━━━━━ Quoted passage

The real question is why did he get a short write in the first place.
We don't make any attempt to support filesystems that require retries,
which seems to be what is going on here. Should we?

I would keep the code simple, we don't do that in the backend I recall.
--
Michael

--
Sent via pgsql-bugs mailing list (pgsql-bugs@postgresql.org)
To make changes to your subscription:
http://www.postgresql.org/mailpref/pgsql-bugs

Vladimir Kunschikov

kunschikov@gmail.com

over 10 years ago

In reply to: Tom Lane (#5)

Re: BUG #13888: pg_dump write error

pg_dump: could not write to output file: Success

We don't make any attempt to support filesystems that require retries

Filesystem: VFAT on usb media.Seems like short write was caused not by
filesystem but by gzwrite(), since pg_dump was called with `-F d` switch:

pg_dump -U *** -d **** -v -j 2 -t "alert_counters" -t "aggr_alert_counters"

━━━━━━━━━━
━━━━━ Data extract

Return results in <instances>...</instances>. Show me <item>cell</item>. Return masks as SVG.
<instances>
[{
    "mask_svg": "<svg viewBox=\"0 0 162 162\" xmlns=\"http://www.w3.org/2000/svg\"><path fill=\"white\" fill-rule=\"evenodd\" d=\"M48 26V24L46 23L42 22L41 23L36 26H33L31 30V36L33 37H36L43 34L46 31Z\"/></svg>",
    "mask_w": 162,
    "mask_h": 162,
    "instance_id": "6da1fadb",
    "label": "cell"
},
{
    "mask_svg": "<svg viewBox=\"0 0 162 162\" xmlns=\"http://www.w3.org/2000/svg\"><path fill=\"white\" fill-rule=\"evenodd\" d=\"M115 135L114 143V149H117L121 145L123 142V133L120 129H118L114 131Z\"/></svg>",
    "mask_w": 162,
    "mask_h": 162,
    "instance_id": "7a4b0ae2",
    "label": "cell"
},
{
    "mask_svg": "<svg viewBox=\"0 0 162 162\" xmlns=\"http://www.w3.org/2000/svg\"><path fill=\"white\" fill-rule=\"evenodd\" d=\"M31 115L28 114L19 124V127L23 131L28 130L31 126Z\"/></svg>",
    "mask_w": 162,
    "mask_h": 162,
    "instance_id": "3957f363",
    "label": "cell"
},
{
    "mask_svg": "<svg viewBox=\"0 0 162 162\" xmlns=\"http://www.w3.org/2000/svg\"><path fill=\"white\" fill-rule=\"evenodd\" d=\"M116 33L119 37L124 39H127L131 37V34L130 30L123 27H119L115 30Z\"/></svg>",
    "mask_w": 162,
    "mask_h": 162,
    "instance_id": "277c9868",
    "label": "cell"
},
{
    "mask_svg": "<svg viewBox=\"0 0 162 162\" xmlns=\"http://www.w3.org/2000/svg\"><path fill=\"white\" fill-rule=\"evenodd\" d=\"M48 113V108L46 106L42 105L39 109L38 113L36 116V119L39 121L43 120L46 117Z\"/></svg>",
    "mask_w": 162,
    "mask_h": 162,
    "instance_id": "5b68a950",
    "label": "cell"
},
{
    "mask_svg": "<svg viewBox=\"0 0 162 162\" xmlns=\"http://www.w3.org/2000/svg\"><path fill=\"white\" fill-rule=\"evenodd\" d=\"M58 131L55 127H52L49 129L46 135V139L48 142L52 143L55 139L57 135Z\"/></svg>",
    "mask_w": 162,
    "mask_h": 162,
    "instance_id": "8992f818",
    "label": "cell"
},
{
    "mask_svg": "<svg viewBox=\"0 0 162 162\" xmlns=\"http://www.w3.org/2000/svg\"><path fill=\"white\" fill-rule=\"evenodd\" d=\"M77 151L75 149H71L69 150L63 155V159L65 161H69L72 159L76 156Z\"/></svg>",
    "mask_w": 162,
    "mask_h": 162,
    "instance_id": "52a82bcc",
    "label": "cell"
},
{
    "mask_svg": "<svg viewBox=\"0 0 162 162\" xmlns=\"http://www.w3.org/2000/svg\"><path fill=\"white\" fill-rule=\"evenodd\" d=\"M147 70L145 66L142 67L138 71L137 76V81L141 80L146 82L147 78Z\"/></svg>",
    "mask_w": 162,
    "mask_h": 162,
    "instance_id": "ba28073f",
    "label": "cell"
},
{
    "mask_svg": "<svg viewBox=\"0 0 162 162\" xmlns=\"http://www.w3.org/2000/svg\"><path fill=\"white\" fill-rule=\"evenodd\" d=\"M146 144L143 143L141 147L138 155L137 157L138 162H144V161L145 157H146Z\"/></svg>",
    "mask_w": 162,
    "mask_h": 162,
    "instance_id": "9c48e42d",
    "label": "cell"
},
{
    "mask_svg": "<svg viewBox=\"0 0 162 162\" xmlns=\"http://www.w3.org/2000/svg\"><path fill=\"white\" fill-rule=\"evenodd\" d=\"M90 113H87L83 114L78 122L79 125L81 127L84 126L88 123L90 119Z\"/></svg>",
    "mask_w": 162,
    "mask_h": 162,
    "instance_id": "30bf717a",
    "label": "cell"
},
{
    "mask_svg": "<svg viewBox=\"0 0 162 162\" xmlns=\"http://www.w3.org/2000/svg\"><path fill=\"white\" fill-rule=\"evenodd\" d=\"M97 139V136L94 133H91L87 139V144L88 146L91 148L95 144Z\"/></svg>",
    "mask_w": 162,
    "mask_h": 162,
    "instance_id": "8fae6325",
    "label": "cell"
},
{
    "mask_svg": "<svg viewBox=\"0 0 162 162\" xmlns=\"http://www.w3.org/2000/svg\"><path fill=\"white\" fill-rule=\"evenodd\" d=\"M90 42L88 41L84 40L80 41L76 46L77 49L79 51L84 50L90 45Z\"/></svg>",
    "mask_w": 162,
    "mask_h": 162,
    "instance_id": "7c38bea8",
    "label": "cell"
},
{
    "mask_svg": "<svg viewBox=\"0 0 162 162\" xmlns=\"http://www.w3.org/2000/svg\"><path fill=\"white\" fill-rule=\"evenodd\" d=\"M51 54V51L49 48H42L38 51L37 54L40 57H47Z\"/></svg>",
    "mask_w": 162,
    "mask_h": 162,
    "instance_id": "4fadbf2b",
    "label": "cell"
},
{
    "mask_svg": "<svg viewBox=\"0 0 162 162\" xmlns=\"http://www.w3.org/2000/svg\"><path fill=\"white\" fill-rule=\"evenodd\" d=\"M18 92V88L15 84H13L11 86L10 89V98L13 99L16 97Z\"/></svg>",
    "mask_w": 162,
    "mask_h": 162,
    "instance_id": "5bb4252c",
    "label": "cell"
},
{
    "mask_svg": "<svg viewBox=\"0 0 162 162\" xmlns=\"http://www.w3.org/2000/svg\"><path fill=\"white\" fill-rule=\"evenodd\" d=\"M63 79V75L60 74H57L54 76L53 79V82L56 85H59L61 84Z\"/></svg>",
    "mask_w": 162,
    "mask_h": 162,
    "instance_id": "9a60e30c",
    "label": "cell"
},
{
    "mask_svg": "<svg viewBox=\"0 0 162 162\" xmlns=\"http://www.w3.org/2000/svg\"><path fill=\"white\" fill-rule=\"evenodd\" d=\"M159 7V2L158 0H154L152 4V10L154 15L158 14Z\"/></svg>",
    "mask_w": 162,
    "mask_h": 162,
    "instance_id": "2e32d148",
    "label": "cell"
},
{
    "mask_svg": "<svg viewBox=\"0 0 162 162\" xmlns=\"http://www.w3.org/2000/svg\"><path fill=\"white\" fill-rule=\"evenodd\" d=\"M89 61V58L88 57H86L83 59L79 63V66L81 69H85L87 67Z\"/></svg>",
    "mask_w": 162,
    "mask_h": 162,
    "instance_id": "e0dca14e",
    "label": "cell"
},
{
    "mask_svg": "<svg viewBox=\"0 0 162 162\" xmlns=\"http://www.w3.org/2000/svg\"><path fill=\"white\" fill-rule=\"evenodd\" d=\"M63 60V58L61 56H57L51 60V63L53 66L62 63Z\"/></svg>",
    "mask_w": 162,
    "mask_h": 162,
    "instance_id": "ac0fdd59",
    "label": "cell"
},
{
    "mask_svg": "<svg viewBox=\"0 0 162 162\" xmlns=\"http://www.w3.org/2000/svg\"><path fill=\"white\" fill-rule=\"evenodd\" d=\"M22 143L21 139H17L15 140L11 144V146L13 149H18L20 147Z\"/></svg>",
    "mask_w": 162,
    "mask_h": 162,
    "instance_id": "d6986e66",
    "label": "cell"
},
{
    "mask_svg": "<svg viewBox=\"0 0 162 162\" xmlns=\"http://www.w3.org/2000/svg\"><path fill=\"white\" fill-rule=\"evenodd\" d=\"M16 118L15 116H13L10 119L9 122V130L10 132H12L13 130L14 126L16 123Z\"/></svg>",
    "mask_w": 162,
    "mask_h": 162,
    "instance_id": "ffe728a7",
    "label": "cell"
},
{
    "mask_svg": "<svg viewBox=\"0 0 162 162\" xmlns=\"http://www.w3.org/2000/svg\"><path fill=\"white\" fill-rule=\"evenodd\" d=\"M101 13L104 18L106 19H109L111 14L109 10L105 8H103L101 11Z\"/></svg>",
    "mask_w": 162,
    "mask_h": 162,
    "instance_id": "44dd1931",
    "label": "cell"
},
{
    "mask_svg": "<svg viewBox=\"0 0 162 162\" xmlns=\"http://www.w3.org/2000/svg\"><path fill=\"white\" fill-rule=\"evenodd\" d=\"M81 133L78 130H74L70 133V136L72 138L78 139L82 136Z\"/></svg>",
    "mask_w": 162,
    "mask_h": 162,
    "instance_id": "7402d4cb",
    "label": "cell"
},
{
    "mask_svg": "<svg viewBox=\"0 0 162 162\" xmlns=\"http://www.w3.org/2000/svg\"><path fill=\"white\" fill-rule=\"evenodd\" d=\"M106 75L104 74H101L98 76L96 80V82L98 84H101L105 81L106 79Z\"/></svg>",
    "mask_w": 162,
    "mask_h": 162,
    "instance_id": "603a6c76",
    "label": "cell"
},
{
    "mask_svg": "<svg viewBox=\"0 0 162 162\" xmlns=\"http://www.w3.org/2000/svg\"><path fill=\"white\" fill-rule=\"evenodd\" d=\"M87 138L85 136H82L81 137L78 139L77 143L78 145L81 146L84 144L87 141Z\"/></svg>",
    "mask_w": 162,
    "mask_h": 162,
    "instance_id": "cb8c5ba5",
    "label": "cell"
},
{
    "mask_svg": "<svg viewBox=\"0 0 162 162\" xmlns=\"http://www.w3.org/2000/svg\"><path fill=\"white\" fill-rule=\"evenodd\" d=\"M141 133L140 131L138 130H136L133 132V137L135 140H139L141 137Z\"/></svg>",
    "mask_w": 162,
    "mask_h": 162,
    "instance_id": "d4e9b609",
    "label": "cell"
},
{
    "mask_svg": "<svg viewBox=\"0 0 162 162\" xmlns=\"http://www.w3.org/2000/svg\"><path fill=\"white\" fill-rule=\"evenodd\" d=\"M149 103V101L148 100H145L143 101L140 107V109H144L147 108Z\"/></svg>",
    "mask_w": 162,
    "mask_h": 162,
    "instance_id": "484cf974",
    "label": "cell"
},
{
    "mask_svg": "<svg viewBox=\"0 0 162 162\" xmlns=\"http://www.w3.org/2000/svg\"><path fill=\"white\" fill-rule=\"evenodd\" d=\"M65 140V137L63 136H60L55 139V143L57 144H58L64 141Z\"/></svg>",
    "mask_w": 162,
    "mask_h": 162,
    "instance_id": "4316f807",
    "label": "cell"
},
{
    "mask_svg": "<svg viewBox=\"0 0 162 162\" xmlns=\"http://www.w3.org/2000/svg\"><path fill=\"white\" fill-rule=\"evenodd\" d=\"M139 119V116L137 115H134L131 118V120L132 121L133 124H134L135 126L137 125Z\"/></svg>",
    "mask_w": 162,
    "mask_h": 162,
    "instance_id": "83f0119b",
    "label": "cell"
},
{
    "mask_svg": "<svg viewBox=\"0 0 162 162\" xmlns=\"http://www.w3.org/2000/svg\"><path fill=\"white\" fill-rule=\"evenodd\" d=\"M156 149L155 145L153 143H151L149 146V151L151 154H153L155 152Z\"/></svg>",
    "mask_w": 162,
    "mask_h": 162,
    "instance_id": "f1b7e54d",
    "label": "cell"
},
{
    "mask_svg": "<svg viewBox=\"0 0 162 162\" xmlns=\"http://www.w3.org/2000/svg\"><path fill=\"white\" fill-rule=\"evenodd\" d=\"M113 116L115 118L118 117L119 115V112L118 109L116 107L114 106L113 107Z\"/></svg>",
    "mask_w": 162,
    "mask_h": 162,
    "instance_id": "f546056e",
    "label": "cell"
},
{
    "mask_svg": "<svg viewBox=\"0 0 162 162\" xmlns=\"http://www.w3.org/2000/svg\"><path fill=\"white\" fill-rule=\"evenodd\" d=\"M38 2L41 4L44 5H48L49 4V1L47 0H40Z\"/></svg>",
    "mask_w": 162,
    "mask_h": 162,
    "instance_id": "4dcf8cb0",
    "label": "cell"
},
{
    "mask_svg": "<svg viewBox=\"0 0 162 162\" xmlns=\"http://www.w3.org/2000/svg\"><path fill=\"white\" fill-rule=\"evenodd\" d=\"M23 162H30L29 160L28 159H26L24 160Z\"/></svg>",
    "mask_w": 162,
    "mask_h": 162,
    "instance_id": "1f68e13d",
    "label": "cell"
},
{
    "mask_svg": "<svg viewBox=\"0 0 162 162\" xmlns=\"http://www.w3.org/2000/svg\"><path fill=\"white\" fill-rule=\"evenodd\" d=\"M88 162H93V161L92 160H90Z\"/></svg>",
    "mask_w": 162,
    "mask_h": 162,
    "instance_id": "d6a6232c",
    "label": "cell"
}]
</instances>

━━━━━━━━━━

**Tasks to carry out**
**1.** In the pg_dump thread, rewrite the part from "To make changes" to "Tom Lane (#5)", changing "subscription" to "membership".
**2.** According to the pg_dump thread, what filesystem and media were involved in the write error?
**3.** Resume the pg_dump thread from the point where it stops.
The rows have no connection to the pg_dump thread.

**Answer list**
**1.**
To make changes to your membership:
http://www.postgresql.org/mailpref/pgsql-bugs

Vladimir Kunschikov

kunschikov@gmail.com

over 10 years ago

In reply to: Tom Lane (#5)

**2.** VFAT on USB media.

**3.**
-t "alerts*" -t "payloads*" -F d -f
"/media/usb0/backup_963871436_2016-01-18_09-16-12"

I think there was EAGAIN error. We are solving this problem now by
suggesting to users rerun of the backup script. I've attached small patch
to the ahwrite() function in my previous posting (it is waiting for the
moderation approval ).

On Tue, Jan 26, 2016 at 5:35 PM, Tom Lane <tgl@sss.pgh.pa.us> wrote:

Show quoted text

Michael Paquier <michael.paquier@gmail.com> writes:

On Tue, Jan 26, 2016 at 1:08 AM, Alvaro Herrera
<alvherre@2ndquadrant.com> wrote:

Yeah, I noticed this and similar lacks of error checks in pg_dump in
code review, which I didn't get around to patching. Care to submit a
patch?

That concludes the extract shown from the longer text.